Male domination is the process through which its victims and perpetrators witness the degradation, destruction, diminution, and/or dismissal of female life. In Peg Tittle’s Gender Fraud, the reader witnesses these practices of devolution unfold within a fictional world in which women are arrested for conveying traits associated with maleness (in a sociocultural and political context where being male is confluent with being fully human and being fully human means that the individual has the capacity to experience and express autonomy, independence, and agency). As the text unfolds, the reader learns that the female protagonist has been relocated to a psychiatric facility for the purpose of being reeducated on how to perform femininity for the purpose of eventually reentering society as a successfully subordinated woman who will docilely comply with the rules and regulations purported by the system of male domination. Delving into this text provides radical feminist readers with a plethora of complex, convoluted topics about which to ruminate and subsequently further develop strategies for resistance in a world predicated on the material, metaphysical, and metaphorical annihilation of female people.  

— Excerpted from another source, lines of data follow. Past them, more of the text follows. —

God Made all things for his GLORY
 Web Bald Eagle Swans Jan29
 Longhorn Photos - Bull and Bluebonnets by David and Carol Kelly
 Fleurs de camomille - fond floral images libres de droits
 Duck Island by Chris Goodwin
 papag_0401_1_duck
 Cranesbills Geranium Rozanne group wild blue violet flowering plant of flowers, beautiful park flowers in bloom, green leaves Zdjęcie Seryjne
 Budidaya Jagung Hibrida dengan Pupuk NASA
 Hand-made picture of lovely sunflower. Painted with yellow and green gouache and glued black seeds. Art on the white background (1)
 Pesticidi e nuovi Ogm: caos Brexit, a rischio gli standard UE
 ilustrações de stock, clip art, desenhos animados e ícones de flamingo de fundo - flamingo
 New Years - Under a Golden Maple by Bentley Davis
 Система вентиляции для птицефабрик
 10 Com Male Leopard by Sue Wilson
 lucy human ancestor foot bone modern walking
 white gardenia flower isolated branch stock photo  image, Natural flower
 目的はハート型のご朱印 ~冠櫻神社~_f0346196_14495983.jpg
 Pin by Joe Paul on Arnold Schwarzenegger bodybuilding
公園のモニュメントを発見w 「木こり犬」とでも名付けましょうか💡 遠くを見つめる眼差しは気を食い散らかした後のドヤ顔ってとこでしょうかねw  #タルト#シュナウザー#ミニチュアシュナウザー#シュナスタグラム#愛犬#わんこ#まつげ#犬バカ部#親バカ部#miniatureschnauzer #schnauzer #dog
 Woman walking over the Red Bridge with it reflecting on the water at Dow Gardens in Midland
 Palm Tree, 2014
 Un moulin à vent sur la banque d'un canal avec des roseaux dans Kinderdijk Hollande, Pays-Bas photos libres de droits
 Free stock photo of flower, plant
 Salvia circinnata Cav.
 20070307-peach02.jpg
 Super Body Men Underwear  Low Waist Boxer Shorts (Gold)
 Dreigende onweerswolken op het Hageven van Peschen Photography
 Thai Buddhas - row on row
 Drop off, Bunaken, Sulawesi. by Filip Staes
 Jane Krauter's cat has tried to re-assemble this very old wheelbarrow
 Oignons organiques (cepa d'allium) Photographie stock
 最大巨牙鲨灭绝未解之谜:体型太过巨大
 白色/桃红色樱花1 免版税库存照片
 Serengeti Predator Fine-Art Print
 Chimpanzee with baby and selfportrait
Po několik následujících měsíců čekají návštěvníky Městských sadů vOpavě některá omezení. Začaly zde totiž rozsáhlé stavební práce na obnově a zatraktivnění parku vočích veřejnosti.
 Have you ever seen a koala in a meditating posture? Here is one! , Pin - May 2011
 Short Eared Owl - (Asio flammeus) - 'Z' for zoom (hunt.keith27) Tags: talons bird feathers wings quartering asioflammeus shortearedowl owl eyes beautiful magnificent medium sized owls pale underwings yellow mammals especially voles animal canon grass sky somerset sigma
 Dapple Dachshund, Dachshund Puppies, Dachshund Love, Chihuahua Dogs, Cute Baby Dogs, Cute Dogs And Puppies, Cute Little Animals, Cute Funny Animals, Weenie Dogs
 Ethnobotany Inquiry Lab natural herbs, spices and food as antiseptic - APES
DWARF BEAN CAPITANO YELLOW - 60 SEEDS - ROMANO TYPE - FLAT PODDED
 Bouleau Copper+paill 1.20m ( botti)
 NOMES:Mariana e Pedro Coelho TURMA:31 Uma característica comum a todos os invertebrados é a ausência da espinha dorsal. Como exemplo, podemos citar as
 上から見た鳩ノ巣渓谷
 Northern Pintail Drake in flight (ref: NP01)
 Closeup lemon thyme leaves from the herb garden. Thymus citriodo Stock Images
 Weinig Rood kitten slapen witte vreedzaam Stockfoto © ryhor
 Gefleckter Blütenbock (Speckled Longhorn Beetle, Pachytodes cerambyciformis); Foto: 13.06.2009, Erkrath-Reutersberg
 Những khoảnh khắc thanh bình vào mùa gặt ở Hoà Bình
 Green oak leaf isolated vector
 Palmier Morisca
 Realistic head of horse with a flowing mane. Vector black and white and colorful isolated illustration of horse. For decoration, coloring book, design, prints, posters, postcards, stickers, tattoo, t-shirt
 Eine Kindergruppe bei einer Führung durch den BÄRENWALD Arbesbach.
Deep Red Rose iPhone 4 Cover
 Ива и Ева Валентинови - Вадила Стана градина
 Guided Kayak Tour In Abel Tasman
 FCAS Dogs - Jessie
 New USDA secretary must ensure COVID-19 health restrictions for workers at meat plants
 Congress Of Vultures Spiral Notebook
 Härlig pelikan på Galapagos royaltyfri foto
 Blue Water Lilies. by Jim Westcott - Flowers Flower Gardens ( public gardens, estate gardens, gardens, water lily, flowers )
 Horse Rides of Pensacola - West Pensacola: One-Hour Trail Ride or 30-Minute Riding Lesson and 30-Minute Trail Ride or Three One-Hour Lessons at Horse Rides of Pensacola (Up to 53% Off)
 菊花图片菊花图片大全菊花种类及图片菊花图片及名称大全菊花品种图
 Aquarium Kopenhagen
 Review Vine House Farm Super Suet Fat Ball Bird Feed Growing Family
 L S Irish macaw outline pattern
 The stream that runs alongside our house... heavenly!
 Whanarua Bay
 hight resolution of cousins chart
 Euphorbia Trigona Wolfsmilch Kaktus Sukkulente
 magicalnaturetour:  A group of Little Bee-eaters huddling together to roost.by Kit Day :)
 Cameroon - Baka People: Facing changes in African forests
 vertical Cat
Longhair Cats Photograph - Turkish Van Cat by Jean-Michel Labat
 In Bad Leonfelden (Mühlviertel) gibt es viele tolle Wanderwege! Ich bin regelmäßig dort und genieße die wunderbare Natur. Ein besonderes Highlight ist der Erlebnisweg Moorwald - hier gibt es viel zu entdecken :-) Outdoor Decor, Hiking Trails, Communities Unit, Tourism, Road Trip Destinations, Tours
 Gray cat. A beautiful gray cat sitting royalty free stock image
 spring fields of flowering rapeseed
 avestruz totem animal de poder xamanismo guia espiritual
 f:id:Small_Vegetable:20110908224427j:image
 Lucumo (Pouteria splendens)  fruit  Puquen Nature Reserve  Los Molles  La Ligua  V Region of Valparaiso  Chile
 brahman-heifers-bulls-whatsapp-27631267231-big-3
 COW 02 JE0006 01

The novel opens with central character Kat Jones running and references to her biographical history, the reality of which reinforce the reader’s awareness of the aspects of female subjectivity which involve voluntarily engaging in somatic movement, articulating self-affirmations and reflecting on past events. Specifically, the narrative tells us that 

you can do this, she told herself as she sprinted—well, as she ran as fast as she could—along the road toward the curve in the distance. Heart thundering, lungs heaving, she made it to the curve, rounded it, and saw an intersection in the distance. You can do this, she kept telling herself, as she kept moving, getting closer and closer to the intersection … Yes, she was over sixty, just a tad over sixty, but she’d been running since she was thirteen, since she’d enteredhigh school and discovered something called ‘crosscountry’. She’d done track ingrades seven and eight, but— They ran through the forest! Or at least through the wooded parks on the edge of the city, which was, back then, the closest thing to forest she knew. She fell in love with it. The beauty. The quiet. The solitude. The rhythm. The distance. Between practices, she ran through her neighbourhood. Every day, further(1)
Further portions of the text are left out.